> **SOURCE PASSAGE**
╔══

Fantasy and the use of imagination serve the development of the future.  By imagining what can be, expanding beyond familiar and known territory, a person can begin to envisage new and exciting possibilities.  When fantasy replaces reality, we say it is a delusion.  But according to Dr. James Doty, a Stanford based neurosurgeon and the author of Into the Magic Shop imagination offers a powerful tool for shaping reality.  He says, “The brain doesn’t distinguish between an experience that is intensely imagined and an experience that is real…[and] it will always choose what is familiar over what is unfamiliar.”

In my work as a therapist, I often encourage a client to imagine a desired outcome. By engaging the imagination fully, a person can begin to create something for themselves, something new, exciting, transformational, even fun.

Here are the guidelines:

  • Choose a quiet, relaxing place and close your eyes.
  • Imagine yourself into a desired situation.
  • Do not entertain any reality based limitations such as time, money, companionship, etc. Hold the attitude that everything is possible.
  • Sink into the imagined scene as fully as possible with great detail.  For example, what are you wearing? Where are you located?  What is the weather like?  What is around you?  Who is present?
  • Play the scene out.  What happens?

 

Using the imagination in this way will give you new ideas about what you are craving from the deepest part of yourself.  Later on, once you have an idea about what that part of you is yearning for, you can shape taking action considering not only the imagined, but also the limitations of reality.

But don’t DON’T bring reality in too soon!

╚══

> **DATA EXTRACT**
╔══

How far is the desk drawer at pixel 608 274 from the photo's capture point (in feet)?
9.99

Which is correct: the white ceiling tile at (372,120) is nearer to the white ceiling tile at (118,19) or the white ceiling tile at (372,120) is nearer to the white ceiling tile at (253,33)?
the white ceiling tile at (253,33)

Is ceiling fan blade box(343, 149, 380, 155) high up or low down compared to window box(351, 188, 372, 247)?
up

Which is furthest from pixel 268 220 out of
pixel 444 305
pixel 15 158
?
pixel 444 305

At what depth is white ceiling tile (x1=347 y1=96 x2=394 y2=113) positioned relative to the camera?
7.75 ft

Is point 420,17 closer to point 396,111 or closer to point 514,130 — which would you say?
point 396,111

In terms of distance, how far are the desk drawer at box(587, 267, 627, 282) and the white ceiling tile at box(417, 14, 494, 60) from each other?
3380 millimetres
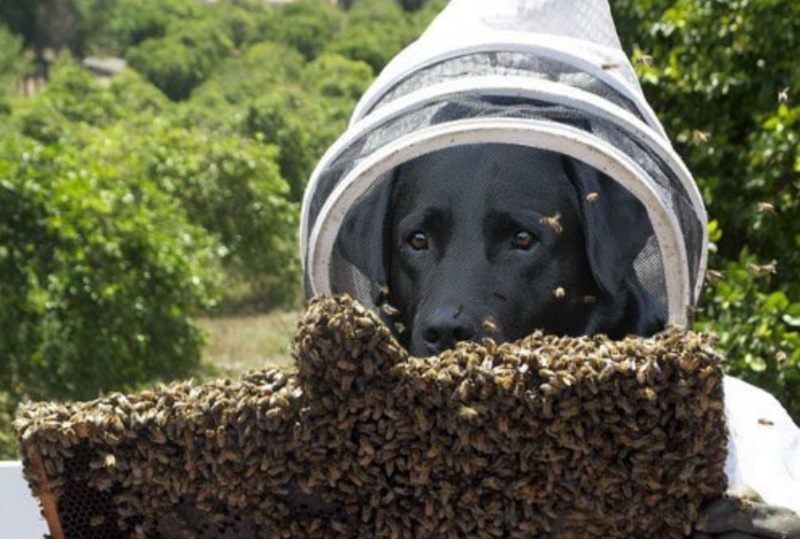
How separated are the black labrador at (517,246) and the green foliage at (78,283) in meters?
6.63

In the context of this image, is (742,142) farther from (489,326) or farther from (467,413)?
(467,413)

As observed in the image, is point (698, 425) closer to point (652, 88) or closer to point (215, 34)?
point (652, 88)

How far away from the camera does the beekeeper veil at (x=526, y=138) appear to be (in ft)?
9.27

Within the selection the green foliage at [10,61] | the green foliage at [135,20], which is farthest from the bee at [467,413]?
the green foliage at [135,20]

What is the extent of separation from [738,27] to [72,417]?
5.21 meters

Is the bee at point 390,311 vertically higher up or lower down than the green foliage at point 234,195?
higher up

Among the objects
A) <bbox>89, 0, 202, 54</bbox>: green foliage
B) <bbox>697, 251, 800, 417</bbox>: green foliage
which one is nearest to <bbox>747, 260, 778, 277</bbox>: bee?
A: <bbox>697, 251, 800, 417</bbox>: green foliage


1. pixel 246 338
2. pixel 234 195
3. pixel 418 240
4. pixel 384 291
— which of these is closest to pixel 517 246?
pixel 418 240

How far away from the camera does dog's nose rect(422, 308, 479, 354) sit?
2.77 metres

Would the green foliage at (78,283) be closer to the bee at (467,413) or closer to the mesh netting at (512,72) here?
the mesh netting at (512,72)

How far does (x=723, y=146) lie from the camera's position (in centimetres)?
667

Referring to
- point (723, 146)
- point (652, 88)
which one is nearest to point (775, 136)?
point (723, 146)

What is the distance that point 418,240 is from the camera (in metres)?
3.01

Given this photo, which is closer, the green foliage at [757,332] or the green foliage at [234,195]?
the green foliage at [757,332]
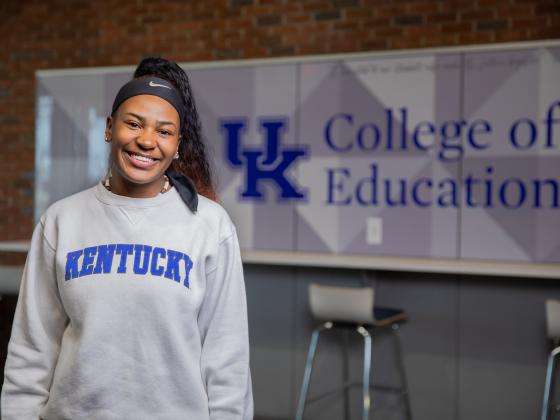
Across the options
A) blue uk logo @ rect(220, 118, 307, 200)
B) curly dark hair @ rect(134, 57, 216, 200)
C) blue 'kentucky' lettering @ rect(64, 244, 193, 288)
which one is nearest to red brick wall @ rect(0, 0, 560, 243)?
blue uk logo @ rect(220, 118, 307, 200)

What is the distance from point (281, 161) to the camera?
4305 millimetres

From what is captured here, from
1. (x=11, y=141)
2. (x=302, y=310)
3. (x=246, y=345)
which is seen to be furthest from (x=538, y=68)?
(x=11, y=141)

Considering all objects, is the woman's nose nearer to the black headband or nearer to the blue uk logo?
the black headband

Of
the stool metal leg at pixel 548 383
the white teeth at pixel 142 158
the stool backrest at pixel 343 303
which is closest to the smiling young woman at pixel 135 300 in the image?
the white teeth at pixel 142 158

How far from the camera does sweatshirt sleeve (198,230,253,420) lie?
1425mm

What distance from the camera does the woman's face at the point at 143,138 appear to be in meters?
1.40

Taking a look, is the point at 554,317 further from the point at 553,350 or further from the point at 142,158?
the point at 142,158

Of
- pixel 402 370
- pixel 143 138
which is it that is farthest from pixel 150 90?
pixel 402 370

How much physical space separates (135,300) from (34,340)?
22 centimetres

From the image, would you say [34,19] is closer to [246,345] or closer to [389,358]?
[389,358]

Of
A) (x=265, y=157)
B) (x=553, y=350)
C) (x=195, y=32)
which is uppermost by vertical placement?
(x=195, y=32)

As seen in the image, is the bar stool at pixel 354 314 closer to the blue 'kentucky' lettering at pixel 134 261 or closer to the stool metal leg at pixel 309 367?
the stool metal leg at pixel 309 367

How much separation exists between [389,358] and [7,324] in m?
2.49

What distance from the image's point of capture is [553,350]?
3.32 metres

╚══

> **TASK DETAILS**
Rewrite the passage on imagination from "Fantasy and the" up to and including "transformational, even fun.", putting "visualization" in place of every "imagination".

> **ANSWER TO THIS PROBLEM**
Fantasy and the use of visualization serve the development of the future.  By imagining what can be, expanding beyond familiar and known territory, a person can begin to envisage new and exciting possibilities.  When fantasy replaces reality, we say it is a delusion.  But according to Dr. James Doty, a Stanford based neurosurgeon and the author of Into the Magic Shop visualization offers a powerful tool for shaping reality.  He says, “The brain doesn’t distinguish between an experience that is intensely imagined and an experience that is real…[and] it will always choose what is familiar over what is unfamiliar.”

In my work as a therapist, I often encourage a client to imagine a desired outcome. By engaging the visualization fully, a person can begin to create something for themselves, something new, exciting, transformational, even fun.